Collection entries:
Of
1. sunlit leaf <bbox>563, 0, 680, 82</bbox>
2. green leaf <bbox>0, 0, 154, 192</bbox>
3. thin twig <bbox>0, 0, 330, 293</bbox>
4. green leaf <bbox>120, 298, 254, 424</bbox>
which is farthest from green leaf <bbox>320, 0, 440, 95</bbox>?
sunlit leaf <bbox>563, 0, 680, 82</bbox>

...

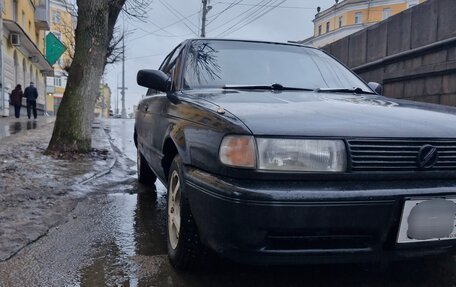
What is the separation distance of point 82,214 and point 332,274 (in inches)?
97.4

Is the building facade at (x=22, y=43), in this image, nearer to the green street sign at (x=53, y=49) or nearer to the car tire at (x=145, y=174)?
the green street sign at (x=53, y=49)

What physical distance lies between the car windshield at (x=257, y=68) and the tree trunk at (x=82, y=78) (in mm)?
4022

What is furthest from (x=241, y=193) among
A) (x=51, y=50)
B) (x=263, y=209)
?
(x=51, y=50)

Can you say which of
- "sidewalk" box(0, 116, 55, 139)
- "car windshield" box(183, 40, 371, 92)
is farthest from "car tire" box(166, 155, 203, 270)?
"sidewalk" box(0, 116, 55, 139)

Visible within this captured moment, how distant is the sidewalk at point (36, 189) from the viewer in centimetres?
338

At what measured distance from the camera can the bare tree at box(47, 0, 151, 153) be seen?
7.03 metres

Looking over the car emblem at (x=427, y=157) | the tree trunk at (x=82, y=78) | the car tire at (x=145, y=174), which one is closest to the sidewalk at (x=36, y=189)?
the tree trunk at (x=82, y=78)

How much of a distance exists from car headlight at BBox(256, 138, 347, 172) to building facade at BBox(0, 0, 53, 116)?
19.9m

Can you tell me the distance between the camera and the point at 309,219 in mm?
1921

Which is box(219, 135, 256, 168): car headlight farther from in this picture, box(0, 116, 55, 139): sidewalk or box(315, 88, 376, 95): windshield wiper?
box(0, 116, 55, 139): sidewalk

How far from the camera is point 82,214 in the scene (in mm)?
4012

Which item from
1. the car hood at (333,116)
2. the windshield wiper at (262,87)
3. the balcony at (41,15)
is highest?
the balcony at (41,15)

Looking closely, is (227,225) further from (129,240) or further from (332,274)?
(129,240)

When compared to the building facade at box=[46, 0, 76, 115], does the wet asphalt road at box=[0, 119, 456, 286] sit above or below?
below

==

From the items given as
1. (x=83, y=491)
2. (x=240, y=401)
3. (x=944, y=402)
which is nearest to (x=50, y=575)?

Problem statement:
Rewrite everything in the data from the line containing "From the items given as" down to the line containing "which is nearest to (x=50, y=575)?", replacing "nearest" with "closest" and leaving all else unchanged.

Answer for this exercise:
From the items given as
1. (x=83, y=491)
2. (x=240, y=401)
3. (x=944, y=402)
which is closest to (x=50, y=575)?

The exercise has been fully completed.